START PAGE EXCERPT
Marketing the AMC Marlin
In marketing the AMC Marlin, American Motors took full advantage of the broader interest the car would gain because of its mid-year introduction, with less competition for attention.
An impressive advertising and merchandising program launched the new car in the spring of 1965. In addition to ads appearing in 2,400 newspapers on announcement day -- March 19 -- full-color spreads were published in Life, Saturday Evening Post, Look, and other major magazines. Marlin television commercials were seen on the CBS Danny Kaye Show, and 72 radio commercials were heard on the NBC Monitor programs. The Marlin appeared in color on the covers of several car-buff magazines, including Motor Trend.
Millions of Americans saw the Marlin for the first time on display in major U.S. airports. Arrangements to lease airport lobby space for the large turntables on which the Marlin rested were handled by E.B. (Barney) Brogan, Rambler advertising manager (who a few years later was to leave AMC for a similar position with Toyota).
END PAGE EXCERPT
START DATA EXTRACT
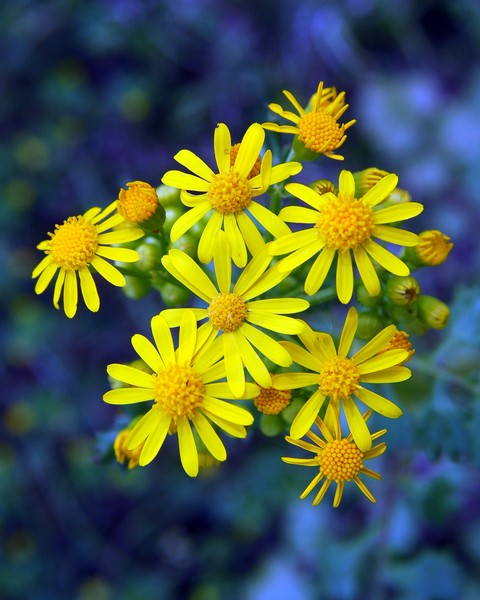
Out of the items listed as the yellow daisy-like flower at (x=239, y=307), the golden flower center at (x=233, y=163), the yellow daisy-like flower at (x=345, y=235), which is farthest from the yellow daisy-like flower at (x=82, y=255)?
the yellow daisy-like flower at (x=345, y=235)

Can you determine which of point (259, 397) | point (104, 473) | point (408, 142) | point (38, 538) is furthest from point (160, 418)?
point (408, 142)

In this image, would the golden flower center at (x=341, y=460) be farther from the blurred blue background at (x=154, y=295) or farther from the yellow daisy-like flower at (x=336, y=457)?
the blurred blue background at (x=154, y=295)

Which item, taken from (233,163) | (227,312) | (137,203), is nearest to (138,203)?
(137,203)

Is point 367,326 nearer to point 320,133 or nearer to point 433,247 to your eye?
point 433,247

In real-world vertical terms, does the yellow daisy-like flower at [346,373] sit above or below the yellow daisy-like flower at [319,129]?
below

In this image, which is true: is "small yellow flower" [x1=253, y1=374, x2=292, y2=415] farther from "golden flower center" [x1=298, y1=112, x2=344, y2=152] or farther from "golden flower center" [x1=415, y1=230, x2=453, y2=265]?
"golden flower center" [x1=298, y1=112, x2=344, y2=152]

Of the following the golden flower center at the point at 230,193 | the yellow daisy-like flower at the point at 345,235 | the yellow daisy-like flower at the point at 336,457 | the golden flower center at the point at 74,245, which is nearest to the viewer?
the yellow daisy-like flower at the point at 336,457
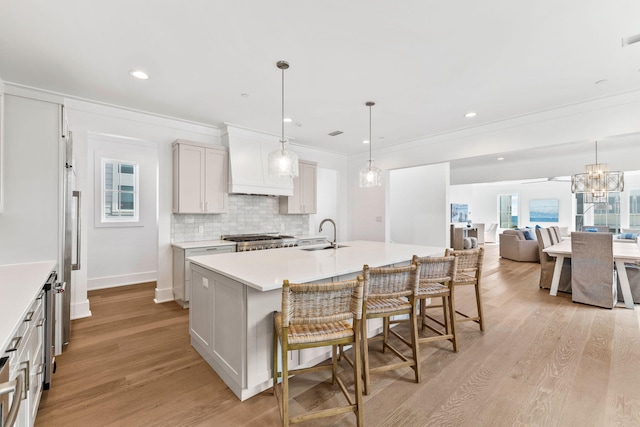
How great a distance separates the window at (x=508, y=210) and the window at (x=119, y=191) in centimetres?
1319

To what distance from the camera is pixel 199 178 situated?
414 cm

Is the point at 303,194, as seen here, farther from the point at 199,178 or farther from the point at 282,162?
the point at 282,162

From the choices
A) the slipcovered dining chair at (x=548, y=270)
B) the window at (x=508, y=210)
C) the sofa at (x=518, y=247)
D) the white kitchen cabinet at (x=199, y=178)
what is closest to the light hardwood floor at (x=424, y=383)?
the slipcovered dining chair at (x=548, y=270)

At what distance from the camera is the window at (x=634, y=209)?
8.94 meters

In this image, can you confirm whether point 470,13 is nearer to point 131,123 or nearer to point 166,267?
point 131,123

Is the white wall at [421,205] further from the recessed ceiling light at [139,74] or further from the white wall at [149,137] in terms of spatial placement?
the recessed ceiling light at [139,74]

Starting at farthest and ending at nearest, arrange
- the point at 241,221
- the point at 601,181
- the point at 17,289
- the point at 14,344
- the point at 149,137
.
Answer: the point at 601,181
the point at 241,221
the point at 149,137
the point at 17,289
the point at 14,344

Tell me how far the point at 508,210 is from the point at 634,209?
3668 millimetres

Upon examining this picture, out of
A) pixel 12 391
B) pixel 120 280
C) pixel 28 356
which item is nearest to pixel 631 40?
pixel 12 391

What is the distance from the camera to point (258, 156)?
465cm

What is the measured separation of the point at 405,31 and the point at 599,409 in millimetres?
2911

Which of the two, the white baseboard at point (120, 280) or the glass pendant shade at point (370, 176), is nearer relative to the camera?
the glass pendant shade at point (370, 176)

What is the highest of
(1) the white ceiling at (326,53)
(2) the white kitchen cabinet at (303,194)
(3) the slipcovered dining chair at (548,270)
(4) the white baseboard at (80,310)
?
(1) the white ceiling at (326,53)

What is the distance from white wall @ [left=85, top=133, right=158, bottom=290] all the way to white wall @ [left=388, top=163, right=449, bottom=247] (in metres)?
5.11
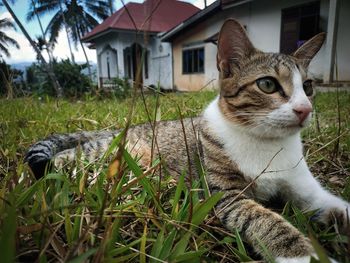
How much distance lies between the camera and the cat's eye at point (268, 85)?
1689 millimetres

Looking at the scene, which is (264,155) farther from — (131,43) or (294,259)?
(131,43)

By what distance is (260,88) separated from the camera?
1710 mm

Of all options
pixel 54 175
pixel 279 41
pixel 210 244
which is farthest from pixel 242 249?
pixel 279 41

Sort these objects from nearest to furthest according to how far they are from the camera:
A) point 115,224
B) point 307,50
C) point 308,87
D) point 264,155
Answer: point 115,224 → point 264,155 → point 308,87 → point 307,50

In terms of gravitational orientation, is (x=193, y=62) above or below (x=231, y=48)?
above

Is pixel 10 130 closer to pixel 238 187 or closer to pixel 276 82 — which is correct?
pixel 238 187

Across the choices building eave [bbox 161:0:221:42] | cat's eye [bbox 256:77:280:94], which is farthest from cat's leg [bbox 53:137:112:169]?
building eave [bbox 161:0:221:42]

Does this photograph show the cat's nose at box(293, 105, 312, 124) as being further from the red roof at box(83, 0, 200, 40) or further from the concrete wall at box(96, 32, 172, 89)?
the concrete wall at box(96, 32, 172, 89)

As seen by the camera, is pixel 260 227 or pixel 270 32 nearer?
pixel 260 227

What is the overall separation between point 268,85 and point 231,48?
418 mm

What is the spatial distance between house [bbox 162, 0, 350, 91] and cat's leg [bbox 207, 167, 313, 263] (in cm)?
610

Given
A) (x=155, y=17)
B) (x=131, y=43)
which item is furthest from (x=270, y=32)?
(x=155, y=17)

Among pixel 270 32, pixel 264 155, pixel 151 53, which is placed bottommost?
pixel 264 155

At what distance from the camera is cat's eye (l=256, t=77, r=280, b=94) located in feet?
5.54
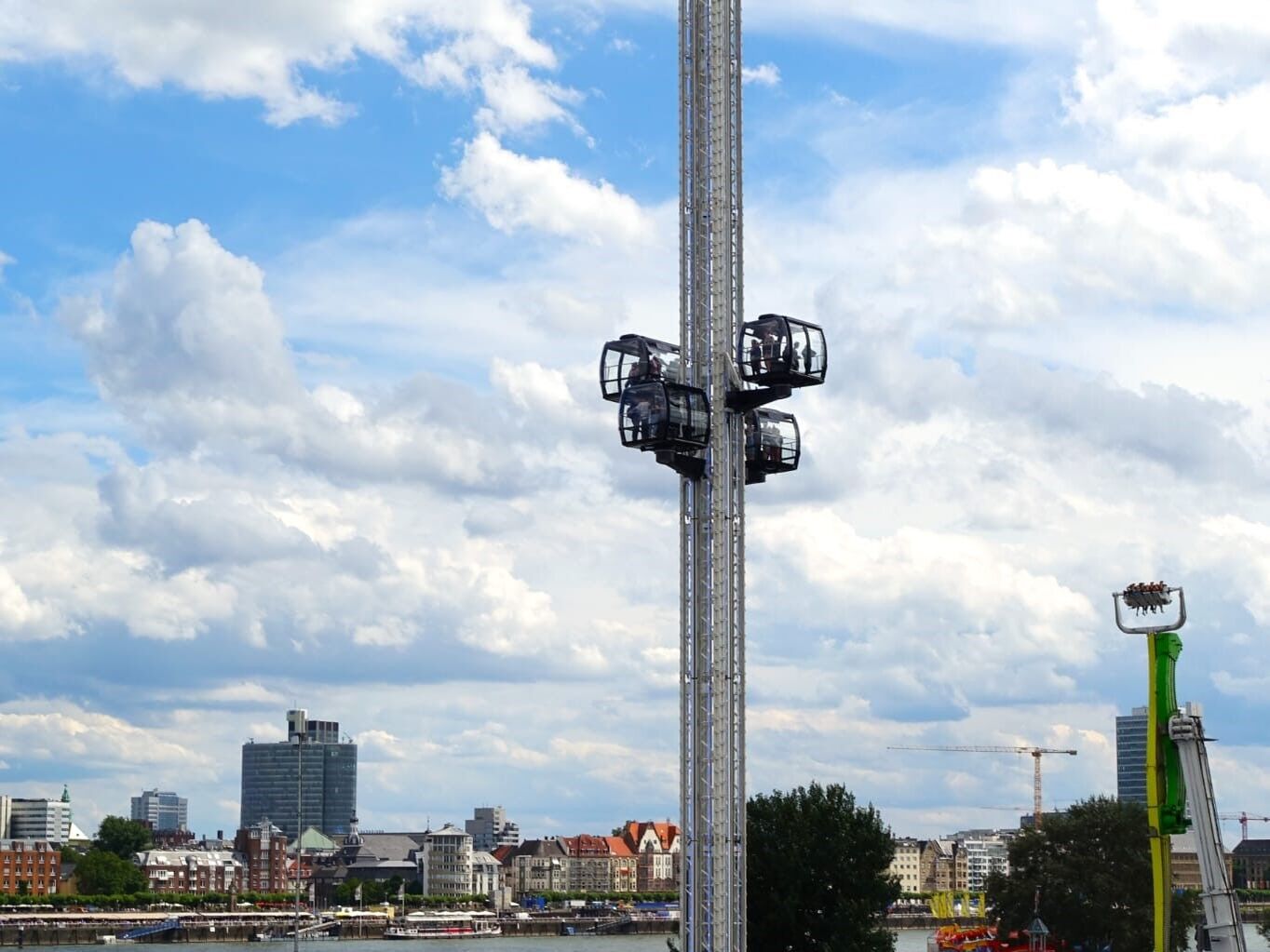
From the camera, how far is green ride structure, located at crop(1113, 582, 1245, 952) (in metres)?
38.1

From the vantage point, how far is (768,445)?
2045 inches

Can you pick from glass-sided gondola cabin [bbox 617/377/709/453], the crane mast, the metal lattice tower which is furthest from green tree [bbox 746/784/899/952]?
the crane mast

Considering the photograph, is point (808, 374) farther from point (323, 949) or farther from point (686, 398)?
point (323, 949)

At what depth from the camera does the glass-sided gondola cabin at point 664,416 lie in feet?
158

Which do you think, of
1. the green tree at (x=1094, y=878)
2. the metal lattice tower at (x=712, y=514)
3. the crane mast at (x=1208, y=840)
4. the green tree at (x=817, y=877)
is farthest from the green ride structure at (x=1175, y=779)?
the green tree at (x=1094, y=878)

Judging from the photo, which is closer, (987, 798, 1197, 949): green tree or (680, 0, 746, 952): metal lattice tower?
(680, 0, 746, 952): metal lattice tower

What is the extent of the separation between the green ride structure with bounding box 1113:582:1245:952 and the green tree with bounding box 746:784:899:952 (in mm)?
27048

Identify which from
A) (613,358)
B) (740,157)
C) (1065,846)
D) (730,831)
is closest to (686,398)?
(613,358)

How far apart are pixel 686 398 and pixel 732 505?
3.13 meters

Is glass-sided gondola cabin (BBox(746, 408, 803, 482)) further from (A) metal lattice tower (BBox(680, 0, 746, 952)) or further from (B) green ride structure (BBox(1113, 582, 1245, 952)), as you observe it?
(B) green ride structure (BBox(1113, 582, 1245, 952))

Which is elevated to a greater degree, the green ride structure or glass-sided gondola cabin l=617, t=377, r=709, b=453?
glass-sided gondola cabin l=617, t=377, r=709, b=453

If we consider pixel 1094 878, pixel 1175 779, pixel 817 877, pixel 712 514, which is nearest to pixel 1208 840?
pixel 1175 779

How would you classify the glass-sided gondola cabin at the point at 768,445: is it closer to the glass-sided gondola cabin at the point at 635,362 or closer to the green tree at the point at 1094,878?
the glass-sided gondola cabin at the point at 635,362

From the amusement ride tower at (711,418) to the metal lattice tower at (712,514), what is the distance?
0.03 m
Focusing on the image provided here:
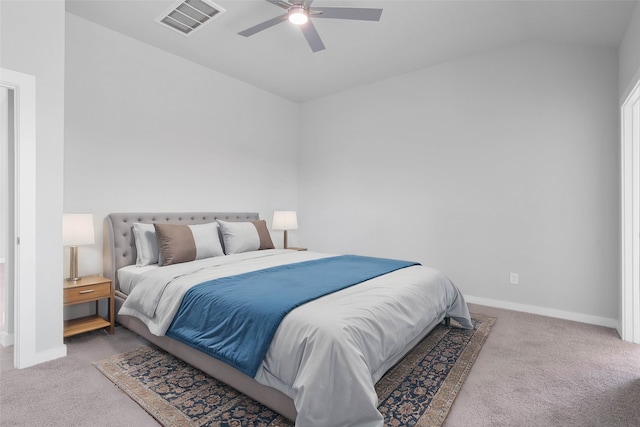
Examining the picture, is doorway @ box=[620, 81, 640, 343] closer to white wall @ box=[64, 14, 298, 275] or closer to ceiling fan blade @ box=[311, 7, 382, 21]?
ceiling fan blade @ box=[311, 7, 382, 21]

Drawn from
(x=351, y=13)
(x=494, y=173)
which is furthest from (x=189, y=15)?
(x=494, y=173)

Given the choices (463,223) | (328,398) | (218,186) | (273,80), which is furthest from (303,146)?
(328,398)

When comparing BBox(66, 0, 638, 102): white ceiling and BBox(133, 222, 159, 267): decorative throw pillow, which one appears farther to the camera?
BBox(133, 222, 159, 267): decorative throw pillow

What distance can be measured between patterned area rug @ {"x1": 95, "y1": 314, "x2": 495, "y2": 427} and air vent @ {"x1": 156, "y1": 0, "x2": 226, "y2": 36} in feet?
9.58

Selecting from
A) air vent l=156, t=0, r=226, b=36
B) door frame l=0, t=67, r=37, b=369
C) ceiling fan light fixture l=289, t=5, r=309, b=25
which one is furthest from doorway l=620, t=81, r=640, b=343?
door frame l=0, t=67, r=37, b=369

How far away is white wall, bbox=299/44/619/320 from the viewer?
11.0 ft

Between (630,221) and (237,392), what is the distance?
11.4ft

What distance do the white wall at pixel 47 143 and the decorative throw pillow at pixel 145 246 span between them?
76 centimetres

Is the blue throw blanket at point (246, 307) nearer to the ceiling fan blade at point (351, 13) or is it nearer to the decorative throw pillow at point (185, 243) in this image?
the decorative throw pillow at point (185, 243)

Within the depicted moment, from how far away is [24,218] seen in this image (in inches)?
94.7

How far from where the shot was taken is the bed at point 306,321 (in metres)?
1.58

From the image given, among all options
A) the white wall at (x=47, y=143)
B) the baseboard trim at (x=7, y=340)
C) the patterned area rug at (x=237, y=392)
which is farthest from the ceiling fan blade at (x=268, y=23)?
the baseboard trim at (x=7, y=340)

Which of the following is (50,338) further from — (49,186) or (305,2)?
(305,2)

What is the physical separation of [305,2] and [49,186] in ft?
7.69
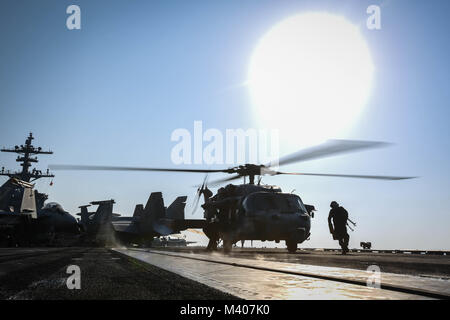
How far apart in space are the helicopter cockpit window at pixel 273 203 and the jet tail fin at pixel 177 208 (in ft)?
145

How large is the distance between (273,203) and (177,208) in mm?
45675

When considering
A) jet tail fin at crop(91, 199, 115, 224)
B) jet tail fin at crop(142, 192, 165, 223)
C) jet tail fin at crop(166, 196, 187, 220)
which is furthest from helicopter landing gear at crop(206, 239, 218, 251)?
jet tail fin at crop(166, 196, 187, 220)

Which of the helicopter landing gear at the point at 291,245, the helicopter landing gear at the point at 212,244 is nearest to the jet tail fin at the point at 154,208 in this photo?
the helicopter landing gear at the point at 212,244

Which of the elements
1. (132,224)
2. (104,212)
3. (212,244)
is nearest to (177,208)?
(132,224)

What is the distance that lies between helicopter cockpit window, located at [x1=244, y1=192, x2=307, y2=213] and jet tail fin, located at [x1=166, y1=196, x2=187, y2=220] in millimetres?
44257

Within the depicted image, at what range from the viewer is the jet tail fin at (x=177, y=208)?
197ft

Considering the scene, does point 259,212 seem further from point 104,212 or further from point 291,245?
point 104,212

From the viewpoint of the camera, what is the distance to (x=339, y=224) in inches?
644

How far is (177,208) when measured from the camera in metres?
60.8

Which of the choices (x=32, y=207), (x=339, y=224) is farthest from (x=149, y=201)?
(x=339, y=224)

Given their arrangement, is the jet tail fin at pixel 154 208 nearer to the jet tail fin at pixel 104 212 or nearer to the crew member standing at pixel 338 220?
the jet tail fin at pixel 104 212
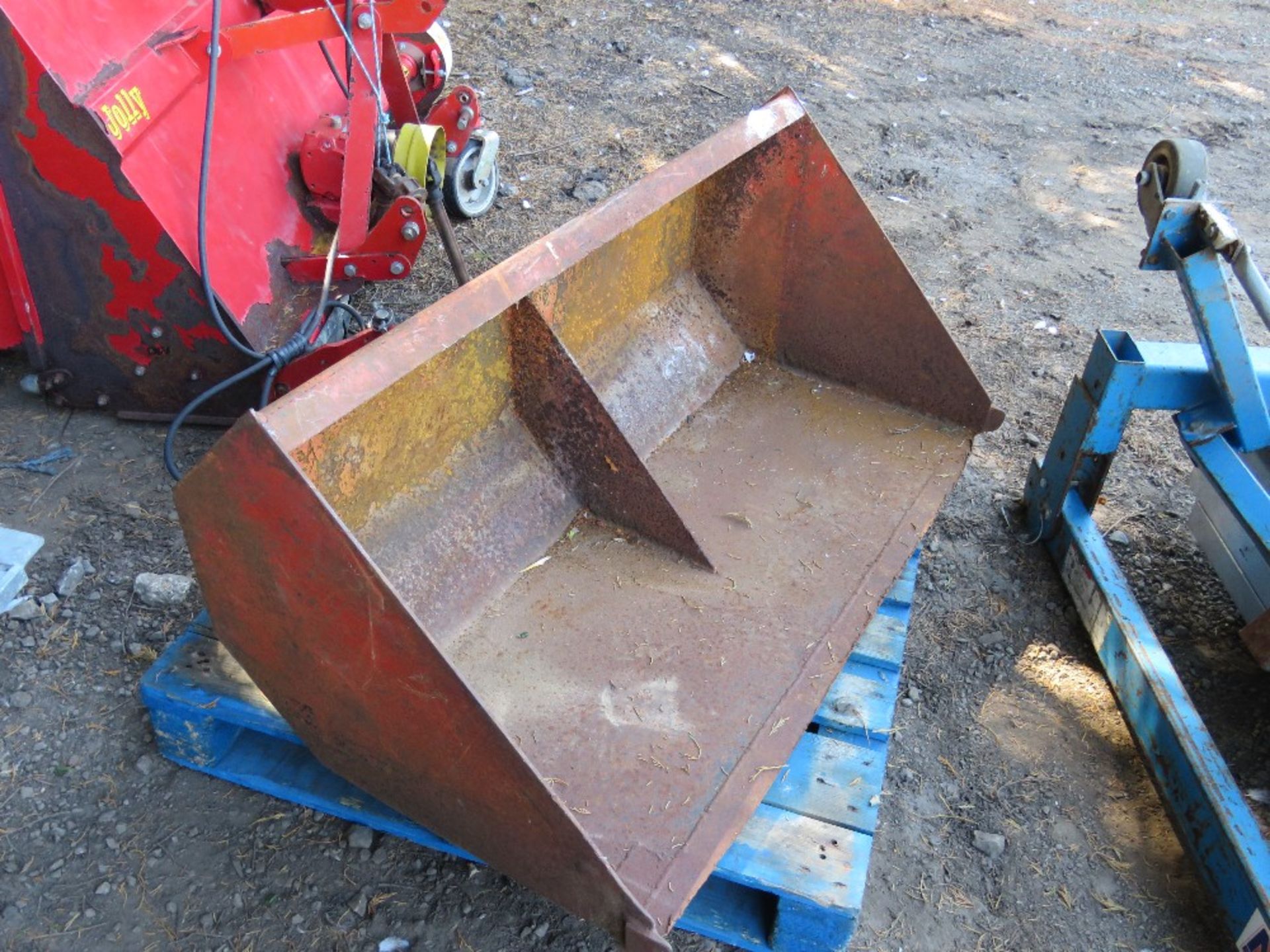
END DATA EXTRACT
◆ TASKS TO PERFORM
**A)** Decide whether each statement agrees with the Marlin marketing text, answering yes or no and quoting the words of the text that settle it: (i) Ads for the Marlin ran in 2,400 newspapers on announcement day. (ii) The Marlin radio commercials were heard on CBS programs. (iii) Brogan was working for Toyota when the Marlin was launched.
**B)** Please return the stretch of the Marlin marketing text from "An impressive advertising" through "position with Toyota).", copied word for word.
These entries have no connection to the Marlin marketing text.

◆ ANSWERS BELOW
**A)**
(i) Yes: "ads appearing in 2,400 newspapers on announcement day"
(ii) No: "72 radio commercials were heard on the NBC Monitor programs"
(iii) No: "E.B. (Barney) Brogan, Rambler advertising manager (who a few years later was to leave AMC for a similar position with Toyota)"

**B)**
An impressive advertising and merchandising program launched the new car in the spring of 1965. In addition to ads appearing in 2,400 newspapers on announcement day -- March 19 -- full-color spreads were published in Life, Saturday Evening Post, Look, and other major magazines. Marlin television commercials were seen on the CBS Danny Kaye Show, and 72 radio commercials were heard on the NBC Monitor programs. The Marlin appeared in color on the covers of several car-buff magazines, including Motor Trend.
Millions of Americans saw the Marlin for the first time on display in major U.S. airports. Arrangements to lease airport lobby space for the large turntables on which the Marlin rested were handled by E.B. (Barney) Brogan, Rambler advertising manager (who a few years later was to leave AMC for a similar position with Toyota).